The infections spread via contaminated surfaces or
equipment such as catheters or ventilators or though person to person spread,
often from contaminated hands. Risk is highest among patients in the ICU,
resulting in surgical site infections, bloodstream infections, urinary tract
infections and ventilator-associated pneumonia.
Typical
vaccines usually prompt the body to make antibodies against a specific
pathogen. Despite the high incidence of health care-acquired infections, there
are currently no FDA-approved vaccines that prevent the most serious
antibiotic-resistant infections.
“Even
if there were such vaccines, multiple vaccines would have to be deployed
simultaneously to protect against the full slate of antibiotic-resistant
microbes that cause health care-acquired infections,” said Brian Luna, assistant professor of molecular
microbiology and immunology at the Keck School of Medicine of USC.
The
experimental vaccine takes an entirely different approach: It gooses the body’s
preexisting supply of pathogen-gobbling immune cells called macrophages, which
engulf and digest bacteria, fungi and other bad actors. These activated
fighters, found in all tissues, quickly neutralize incoming invaders which
might otherwise multiply rapidly and overwhelm the body’s defenses.
“This
is very different from developing new antibiotics,” said Jun Yan, a doctoral
student at Keck School of Medicine and the study’s first author. “This is using
our own immune system to fight against different superbugs, which is a
different approach than everybody else.”
The
vaccine is made up of just three ingredients, two of which are already used in
FDA-approved vaccines. A third component is a tiny piece from the surface of a
fungus commonly found on human skin.
MRSA
vaccine works within 24 hours
Tested
in two independent labs, the vaccine works within 24 hours and lasts for up to
28 days. In lab models, the number of pathogen-eating immune cells in the blood
increased dramatically, and survival time of invasive blood and lung infections
improved. Early data suggest that a second dose could extend the window to
prevent infection.
To
develop the vaccine, Spellberg, Luna, Yan and Travis Nielsen, who earned his
PhD in the Keck School of Medicine’s biomedical and biological sciences program
before going to medical school, formed a startup called ExBaq LLC.
ExBaq
began talking with potential larger partners who might be willing to help
develop the vaccine into clinical testing. AstraZeneca expressed interest in
learning more about the vaccine, Spellberg said, and then agreed to test it in
its own experimental infection models, confirming that it worked in those
models too.
The next step is getting guidance from the FDA on the design of a clinical trial. The first such trial would be done in healthy volunteers to find the right dose of vaccine that is safe and triggers the same kind of immune response in people as seen in the mice.
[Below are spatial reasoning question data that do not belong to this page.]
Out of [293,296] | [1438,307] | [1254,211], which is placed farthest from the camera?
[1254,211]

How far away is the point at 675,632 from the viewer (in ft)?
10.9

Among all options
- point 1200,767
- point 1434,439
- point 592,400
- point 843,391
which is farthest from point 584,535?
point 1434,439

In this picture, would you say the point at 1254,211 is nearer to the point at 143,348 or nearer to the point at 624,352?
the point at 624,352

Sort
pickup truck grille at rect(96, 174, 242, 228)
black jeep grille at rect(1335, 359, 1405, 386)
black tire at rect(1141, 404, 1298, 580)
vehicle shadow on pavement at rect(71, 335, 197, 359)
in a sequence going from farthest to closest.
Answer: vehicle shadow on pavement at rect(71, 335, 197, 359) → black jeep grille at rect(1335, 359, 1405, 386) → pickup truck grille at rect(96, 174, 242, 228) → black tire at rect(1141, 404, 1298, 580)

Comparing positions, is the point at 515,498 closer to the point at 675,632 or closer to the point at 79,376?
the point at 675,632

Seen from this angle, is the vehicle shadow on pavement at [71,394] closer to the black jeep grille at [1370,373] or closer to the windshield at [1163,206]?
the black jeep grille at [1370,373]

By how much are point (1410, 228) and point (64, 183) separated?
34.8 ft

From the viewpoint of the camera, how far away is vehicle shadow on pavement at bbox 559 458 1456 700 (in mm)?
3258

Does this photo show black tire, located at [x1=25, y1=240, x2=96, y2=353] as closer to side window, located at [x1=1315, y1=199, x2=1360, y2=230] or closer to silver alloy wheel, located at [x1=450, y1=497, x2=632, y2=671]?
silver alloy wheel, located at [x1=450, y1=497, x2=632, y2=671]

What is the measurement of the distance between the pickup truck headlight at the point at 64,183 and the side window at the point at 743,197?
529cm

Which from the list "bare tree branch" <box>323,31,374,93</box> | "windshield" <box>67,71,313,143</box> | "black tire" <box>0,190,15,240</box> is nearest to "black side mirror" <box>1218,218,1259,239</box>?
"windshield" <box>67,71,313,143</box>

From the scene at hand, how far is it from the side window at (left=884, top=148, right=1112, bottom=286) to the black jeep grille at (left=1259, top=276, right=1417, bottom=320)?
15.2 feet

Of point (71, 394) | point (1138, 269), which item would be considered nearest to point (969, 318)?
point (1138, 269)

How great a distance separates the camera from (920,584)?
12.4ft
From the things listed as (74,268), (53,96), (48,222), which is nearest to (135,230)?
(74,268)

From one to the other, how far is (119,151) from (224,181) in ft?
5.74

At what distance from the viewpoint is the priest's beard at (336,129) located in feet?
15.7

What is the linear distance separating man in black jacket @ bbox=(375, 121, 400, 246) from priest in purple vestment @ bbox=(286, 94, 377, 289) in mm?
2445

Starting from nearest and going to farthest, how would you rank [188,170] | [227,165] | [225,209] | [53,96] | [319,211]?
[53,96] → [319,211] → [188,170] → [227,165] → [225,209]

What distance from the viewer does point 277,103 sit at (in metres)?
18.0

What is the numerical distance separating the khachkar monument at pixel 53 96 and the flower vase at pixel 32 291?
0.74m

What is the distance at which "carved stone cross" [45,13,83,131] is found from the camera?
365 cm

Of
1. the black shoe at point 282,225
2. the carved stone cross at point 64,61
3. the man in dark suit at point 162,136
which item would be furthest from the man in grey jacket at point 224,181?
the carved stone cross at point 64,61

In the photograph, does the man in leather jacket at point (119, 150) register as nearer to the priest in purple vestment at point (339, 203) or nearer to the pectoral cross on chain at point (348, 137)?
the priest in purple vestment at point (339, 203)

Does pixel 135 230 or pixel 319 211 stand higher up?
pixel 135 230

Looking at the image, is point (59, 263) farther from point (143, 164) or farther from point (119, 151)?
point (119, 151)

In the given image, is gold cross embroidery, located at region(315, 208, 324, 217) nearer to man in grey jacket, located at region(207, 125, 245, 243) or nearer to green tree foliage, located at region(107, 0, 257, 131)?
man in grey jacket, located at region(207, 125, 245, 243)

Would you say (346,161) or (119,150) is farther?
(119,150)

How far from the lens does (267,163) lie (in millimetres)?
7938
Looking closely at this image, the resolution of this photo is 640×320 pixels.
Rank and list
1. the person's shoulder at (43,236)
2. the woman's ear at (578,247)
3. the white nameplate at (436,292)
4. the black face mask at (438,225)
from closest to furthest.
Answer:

In addition to Yan, Luna, Spellberg and Nielsen, other
authors of the paper are Peggy Lu, Yuli Talyansky, Matt Slarve and Hernan Reza,
all of the department of molecular microbiology and immunology at the Keck
School of Medicine of USC; Boris Novakovic of University of Melbourne; Mihai
Netea of Radboud University; and Ashley Keller, Troy Warren, Antonio
DiGiandomenico and Bret Sellman, all of AstraZeneca.
The study was supported by grants from the National
Institute of Allergy and Infectious Diseases at the National Institutes of
Health (R01 AI130060, R42 STTR AI106375, R01 AI139052 and 5P30 AI028697).